Le raccourcissement de la période de suivi pour les anciens détenus (condamnés) en Belgique permet immédiatement de relativiser le taux de 20% (ou 22,5%) de récidive observé en Norvège. Les chiffres sont-ils pour autant comparables ? Non, ici aussi la comparaison est imparfaite, car les définitions opérationnelles de la mesure de la récidive (nouvelle condamnation contre réincarcération) diffèrent les unes des autres. Mais tout à coup, les différences de points de pourcentage initialement observées ne se comptent plus par dizaines et l’exceptionnalisme scandinave fait moins rêver...





Benjamin MINE, Chercheur/Chef de travaux, Département de Criminologie,

Eric MAES, Chercheur/Chef de travaux, Département de Criminologie,

Luc ROBERT, Chercheur postdoctoral, IRCP, UGent & chercheur invité,



Institut National de Criminalistique et de Criminologie (INCC), Service Public Fédéral (SPF) Justice.



Sources :

ANDERSEN, S.N. et SKARDHAMAR, T., Pick a Number: Mapping Recidivism Measures and Their Consequences. Crime & Delinquency, n° 5, 2017, p. 613-635.

KRISTOFFERSEN, R., Relapse study in the correctional services of the Nordic countries. Key results and perspectives, EuroVista, 2013, n° 3, p. 168-176.

MAES, E., ROBERT, L., MINE, B., Etat des lieux des travaux criminologiques sur la récidive en Belgique, in B. MINE, La récidive et les carrières criminelles en Belgique, Col.
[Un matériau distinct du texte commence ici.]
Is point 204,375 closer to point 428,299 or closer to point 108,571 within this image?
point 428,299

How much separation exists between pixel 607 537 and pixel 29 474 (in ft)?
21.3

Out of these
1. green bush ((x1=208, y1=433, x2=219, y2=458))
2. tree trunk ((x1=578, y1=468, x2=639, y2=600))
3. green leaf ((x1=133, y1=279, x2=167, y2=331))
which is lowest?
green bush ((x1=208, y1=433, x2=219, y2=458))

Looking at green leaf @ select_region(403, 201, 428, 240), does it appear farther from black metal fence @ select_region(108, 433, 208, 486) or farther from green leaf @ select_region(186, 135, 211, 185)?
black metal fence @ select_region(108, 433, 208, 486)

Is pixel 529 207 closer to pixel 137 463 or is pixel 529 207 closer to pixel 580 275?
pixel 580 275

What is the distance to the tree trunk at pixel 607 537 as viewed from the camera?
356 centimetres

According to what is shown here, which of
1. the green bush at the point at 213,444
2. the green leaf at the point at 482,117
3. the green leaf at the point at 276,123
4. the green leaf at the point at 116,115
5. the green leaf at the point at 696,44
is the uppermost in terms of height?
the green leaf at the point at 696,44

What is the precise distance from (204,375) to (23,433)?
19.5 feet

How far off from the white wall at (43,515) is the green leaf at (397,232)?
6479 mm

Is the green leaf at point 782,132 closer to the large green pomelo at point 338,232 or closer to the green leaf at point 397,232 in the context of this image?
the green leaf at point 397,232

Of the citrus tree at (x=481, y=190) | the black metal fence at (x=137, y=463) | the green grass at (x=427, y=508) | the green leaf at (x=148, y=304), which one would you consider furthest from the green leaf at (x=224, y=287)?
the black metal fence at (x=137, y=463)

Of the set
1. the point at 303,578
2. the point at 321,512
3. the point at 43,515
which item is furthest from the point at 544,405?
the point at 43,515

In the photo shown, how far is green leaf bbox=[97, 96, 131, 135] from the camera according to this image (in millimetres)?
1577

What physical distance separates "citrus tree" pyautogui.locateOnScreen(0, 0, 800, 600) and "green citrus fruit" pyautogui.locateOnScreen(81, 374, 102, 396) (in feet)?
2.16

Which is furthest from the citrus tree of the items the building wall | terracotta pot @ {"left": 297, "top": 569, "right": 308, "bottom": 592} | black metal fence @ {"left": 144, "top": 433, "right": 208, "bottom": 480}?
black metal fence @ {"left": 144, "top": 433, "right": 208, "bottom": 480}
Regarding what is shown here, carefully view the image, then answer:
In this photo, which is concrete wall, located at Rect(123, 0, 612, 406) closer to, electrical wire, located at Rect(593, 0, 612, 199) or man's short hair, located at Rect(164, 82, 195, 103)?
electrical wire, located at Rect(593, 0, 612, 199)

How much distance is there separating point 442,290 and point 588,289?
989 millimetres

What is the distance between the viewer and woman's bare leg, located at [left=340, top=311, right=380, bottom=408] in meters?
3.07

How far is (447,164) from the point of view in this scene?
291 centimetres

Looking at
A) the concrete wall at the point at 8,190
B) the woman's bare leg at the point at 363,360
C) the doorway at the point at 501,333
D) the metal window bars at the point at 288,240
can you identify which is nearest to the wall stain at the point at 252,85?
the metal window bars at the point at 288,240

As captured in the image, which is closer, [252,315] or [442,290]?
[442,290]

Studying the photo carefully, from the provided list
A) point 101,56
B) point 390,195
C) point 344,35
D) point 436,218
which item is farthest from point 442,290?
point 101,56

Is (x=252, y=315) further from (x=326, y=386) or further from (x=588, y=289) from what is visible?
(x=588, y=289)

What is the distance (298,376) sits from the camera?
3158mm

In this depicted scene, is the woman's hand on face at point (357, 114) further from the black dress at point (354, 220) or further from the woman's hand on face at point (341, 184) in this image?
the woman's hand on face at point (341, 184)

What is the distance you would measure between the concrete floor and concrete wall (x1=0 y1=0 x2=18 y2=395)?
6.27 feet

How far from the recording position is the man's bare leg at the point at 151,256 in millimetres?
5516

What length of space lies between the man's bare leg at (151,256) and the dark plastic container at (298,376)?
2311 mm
Les Cahiers du Groupe d'Études sur les Politiques de Sécurité, Politeia, Bruxelles, 2021, pp. 55-88.

 

[1] Cet article est pour partie une version synthétique et adaptée de la section 3 du chapitre MAES, E., ROBERT, L., MINE, B., Etat des lieux des travaux criminologiques sur la récidive en Belgique, in B. MINE, La récidive et les carrières criminelles en Belgique, Col. Les Cahiers du Groupe d'Études sur les Politiques de Sécurité, Politeia, Bruxelles, 2021, pp. 55-88.

 

[2] D’un point de vue strictement juridique, elle réfère aux cas de figure prévus par le Code pénal, on parlera alors de récidive légale. Voir à ce propos l’article de BOTTAMEDI, C., Quand est-on en état de récidive légal ?, Secunews, 10 juin 2021.

 

[3] JACQUEMIN, M., Benjamin Herman ou l’incarnation d’un système carcéral défaillant, La Libre Belgique, 1er juin 2018. Pour d’autres exemples similaires, voir De Standaard du 11 mai 2016 ou la rubrique Factchecker de l'hebdomadaire Knack du 7 juin 2017.

 

[4] Le taux de 48,2% semble plutôt correspondre, non pas au taux de réincarcération moyen (pour les libérés entre 2003 et 2005), mais au taux de réincarcération des personnes libérées en 2003, soit entre leur libération en 2003 et le 8 août 2011 qui correspond à la fin de la période de suivi. Voir ROBERT, L. et MAES, E., Wederopsluiting na vrijlating uit de gevangenis, Rapport de recherche, Bruxelles, INCC, 2012.